EXTRACTED DATA:

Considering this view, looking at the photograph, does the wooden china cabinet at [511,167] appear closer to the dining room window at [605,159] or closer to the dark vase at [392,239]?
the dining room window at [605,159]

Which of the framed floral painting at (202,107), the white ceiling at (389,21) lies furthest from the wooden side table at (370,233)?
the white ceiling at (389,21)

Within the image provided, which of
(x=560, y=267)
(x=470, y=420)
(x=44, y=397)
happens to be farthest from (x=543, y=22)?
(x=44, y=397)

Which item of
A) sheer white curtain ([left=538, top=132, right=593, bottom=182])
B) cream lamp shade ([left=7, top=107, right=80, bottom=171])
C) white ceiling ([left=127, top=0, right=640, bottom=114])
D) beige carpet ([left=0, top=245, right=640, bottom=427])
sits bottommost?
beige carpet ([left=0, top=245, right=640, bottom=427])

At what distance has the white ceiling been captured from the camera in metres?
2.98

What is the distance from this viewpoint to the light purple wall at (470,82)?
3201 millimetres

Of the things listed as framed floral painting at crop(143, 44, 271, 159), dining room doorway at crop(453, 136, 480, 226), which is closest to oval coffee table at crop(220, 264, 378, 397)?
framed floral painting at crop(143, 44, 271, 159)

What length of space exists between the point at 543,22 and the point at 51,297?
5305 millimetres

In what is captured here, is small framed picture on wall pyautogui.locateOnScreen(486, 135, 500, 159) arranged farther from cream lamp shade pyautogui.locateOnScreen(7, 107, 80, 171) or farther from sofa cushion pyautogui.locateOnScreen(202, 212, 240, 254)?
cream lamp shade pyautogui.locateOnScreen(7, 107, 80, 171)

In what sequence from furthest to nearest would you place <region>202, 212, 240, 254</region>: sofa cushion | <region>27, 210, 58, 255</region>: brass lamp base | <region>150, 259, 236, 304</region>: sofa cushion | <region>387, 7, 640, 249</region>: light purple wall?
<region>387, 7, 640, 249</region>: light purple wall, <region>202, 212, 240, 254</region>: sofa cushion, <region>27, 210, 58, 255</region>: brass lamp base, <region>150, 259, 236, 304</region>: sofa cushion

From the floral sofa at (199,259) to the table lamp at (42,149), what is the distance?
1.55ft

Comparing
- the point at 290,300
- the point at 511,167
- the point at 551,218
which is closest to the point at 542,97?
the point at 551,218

SHORT EXERCISE:
Please rewrite the data from the line containing "Within the image provided, which of" through the line containing "3201 millimetres", both included, as a Markdown table with the columns Number and Content. Number each nonblank line in order and leave out the blank ones.

CORRECT ANSWER:
| Number | Content |
|---|---|
| 1 | Within the image provided, which of |
| 2 | (x=560, y=267) |
| 3 | (x=470, y=420) |
| 4 | (x=44, y=397) |
| 5 | happens to be farthest from (x=543, y=22)? |
| 6 | (x=44, y=397) |
| 7 | Which item of |
| 8 | A) sheer white curtain ([left=538, top=132, right=593, bottom=182]) |
| 9 | B) cream lamp shade ([left=7, top=107, right=80, bottom=171]) |
| 10 | C) white ceiling ([left=127, top=0, right=640, bottom=114]) |
| 11 | D) beige carpet ([left=0, top=245, right=640, bottom=427]) |
| 12 | sits bottommost? |
| 13 | beige carpet ([left=0, top=245, right=640, bottom=427]) |
| 14 | At what distance has the white ceiling been captured from the camera in metres? |
| 15 | 2.98 |
| 16 | What is the distance from this viewpoint to the light purple wall at (470,82)? |
| 17 | 3201 millimetres |